[STATED TASK] Return verbatim the run of lines that opens with the line holding "Of the available options" and closes with the last line of the records.

[TASK DATA]
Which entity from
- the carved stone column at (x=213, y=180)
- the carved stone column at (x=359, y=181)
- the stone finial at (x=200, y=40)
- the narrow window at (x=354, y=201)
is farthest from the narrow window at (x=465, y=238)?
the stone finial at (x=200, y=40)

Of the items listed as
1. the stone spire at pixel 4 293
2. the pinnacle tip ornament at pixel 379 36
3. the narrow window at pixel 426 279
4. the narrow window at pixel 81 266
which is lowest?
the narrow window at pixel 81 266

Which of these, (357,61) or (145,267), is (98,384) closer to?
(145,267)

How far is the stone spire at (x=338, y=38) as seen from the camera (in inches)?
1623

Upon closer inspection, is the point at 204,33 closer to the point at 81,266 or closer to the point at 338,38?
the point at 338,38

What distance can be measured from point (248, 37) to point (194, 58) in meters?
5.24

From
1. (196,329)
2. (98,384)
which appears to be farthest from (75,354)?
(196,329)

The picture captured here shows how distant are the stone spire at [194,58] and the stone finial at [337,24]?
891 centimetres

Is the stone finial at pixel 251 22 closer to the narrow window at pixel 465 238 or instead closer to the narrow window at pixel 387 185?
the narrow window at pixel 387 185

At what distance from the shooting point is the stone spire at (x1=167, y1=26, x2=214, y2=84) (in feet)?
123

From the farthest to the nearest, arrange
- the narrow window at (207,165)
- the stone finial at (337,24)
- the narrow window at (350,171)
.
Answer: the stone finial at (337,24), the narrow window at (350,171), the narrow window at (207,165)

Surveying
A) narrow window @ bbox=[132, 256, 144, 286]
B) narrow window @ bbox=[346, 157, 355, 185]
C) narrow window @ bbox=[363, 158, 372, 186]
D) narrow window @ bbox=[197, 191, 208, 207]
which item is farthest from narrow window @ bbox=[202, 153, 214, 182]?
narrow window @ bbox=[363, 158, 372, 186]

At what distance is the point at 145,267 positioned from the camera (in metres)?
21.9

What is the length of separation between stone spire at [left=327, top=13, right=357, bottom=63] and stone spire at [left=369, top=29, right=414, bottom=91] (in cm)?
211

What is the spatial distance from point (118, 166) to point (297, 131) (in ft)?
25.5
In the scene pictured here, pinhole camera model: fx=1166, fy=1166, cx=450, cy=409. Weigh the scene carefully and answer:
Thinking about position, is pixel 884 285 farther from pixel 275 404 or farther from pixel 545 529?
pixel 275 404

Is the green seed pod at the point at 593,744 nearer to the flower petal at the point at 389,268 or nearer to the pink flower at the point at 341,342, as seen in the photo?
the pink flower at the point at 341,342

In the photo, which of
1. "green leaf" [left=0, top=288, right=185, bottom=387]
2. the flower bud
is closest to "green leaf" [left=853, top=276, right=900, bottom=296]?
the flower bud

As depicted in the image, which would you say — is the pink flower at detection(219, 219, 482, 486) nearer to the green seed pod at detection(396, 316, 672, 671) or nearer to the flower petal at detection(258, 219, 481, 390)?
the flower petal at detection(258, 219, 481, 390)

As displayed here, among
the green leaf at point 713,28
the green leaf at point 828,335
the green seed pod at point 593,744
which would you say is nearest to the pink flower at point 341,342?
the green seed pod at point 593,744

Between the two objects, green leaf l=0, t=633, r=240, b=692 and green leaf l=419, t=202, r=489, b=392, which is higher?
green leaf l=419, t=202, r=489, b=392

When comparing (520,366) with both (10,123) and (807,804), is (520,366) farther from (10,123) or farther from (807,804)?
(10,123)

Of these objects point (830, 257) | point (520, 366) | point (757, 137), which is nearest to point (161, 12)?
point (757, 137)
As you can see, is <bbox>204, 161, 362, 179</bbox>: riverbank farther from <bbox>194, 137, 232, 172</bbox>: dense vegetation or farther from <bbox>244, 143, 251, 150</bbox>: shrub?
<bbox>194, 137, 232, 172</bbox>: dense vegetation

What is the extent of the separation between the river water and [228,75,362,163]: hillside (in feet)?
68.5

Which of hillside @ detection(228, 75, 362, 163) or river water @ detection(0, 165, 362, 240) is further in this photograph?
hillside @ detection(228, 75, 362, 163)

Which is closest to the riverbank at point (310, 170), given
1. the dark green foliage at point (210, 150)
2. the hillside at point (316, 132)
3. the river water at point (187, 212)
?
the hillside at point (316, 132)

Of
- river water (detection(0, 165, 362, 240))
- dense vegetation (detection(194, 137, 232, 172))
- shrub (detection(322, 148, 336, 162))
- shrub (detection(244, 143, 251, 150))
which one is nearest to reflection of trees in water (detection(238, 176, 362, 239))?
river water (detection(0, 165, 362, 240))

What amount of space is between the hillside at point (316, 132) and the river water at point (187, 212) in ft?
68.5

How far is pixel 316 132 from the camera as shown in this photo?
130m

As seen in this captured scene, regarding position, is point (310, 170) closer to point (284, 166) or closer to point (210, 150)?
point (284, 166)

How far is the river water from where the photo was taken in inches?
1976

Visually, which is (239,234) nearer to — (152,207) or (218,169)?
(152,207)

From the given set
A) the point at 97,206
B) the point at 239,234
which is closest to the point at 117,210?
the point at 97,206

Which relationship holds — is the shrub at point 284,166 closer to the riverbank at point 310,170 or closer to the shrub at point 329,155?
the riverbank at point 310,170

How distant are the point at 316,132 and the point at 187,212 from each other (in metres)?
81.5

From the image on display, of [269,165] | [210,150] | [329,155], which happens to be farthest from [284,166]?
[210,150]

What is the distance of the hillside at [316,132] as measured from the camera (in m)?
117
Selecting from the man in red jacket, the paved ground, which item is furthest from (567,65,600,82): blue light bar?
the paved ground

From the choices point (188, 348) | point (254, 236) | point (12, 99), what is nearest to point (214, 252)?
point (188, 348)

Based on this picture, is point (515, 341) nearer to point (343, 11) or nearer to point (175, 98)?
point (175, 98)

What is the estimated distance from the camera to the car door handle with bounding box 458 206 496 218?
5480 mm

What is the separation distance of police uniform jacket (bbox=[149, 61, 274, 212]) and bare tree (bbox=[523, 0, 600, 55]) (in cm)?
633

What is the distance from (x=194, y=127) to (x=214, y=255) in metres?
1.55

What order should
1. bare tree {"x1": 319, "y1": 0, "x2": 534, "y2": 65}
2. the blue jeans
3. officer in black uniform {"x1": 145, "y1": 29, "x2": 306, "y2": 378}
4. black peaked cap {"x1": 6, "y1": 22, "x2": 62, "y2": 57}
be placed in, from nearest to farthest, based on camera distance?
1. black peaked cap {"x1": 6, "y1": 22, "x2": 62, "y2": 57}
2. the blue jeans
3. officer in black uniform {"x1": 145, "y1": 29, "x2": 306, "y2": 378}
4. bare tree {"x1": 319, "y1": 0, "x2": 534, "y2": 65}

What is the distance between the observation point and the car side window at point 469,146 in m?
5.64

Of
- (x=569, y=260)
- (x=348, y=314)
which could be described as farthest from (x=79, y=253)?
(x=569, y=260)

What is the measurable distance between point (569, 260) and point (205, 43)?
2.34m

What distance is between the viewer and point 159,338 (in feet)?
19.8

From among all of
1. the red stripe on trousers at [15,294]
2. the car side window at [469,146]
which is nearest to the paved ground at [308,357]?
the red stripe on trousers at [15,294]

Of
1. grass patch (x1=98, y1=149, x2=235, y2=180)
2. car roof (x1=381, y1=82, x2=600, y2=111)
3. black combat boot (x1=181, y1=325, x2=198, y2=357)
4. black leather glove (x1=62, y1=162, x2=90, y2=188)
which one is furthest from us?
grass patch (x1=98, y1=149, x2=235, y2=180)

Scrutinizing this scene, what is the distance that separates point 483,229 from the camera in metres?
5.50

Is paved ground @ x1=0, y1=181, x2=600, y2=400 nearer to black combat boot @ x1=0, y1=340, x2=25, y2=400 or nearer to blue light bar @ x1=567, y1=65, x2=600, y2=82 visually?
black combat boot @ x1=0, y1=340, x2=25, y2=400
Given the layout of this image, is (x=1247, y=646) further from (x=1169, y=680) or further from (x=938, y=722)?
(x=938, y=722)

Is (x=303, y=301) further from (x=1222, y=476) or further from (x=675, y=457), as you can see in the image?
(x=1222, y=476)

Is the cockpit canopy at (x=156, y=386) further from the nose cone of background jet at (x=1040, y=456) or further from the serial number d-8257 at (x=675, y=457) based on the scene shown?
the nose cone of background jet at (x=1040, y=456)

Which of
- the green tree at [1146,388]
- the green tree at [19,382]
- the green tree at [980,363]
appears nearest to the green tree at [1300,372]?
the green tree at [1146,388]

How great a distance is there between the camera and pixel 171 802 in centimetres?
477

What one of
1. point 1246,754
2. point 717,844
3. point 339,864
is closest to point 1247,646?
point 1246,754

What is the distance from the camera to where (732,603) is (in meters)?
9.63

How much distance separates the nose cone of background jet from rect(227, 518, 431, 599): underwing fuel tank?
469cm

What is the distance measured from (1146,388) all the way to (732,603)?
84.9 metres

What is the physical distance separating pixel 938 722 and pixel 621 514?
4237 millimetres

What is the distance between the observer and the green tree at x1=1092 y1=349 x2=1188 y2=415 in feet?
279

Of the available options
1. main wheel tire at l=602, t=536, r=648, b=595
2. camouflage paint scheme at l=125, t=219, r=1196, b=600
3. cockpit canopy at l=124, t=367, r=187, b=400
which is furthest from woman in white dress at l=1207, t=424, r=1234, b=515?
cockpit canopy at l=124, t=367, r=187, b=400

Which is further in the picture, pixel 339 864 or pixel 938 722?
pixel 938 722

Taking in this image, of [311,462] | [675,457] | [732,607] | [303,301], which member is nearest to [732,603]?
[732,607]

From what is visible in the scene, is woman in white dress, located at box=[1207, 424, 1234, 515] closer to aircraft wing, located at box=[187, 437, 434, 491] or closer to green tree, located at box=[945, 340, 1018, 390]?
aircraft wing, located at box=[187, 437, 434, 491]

[REPLY TO THE TASK]
Of the available options
1. main wheel tire at l=602, t=536, r=648, b=595
2. camouflage paint scheme at l=125, t=219, r=1196, b=600
3. cockpit canopy at l=124, t=367, r=187, b=400
which is furthest from woman in white dress at l=1207, t=424, r=1234, b=515?
cockpit canopy at l=124, t=367, r=187, b=400

Which is further in the picture, pixel 339 864 or pixel 938 722?
pixel 938 722

Taking in this image, of [311,462] | [675,457] | [732,607] | [303,301], which member is nearest to [732,603]?
[732,607]

From what is visible in the scene, is woman in white dress, located at box=[1207, 424, 1234, 515] closer to aircraft wing, located at box=[187, 437, 434, 491] or closer to green tree, located at box=[945, 340, 1018, 390]?
aircraft wing, located at box=[187, 437, 434, 491]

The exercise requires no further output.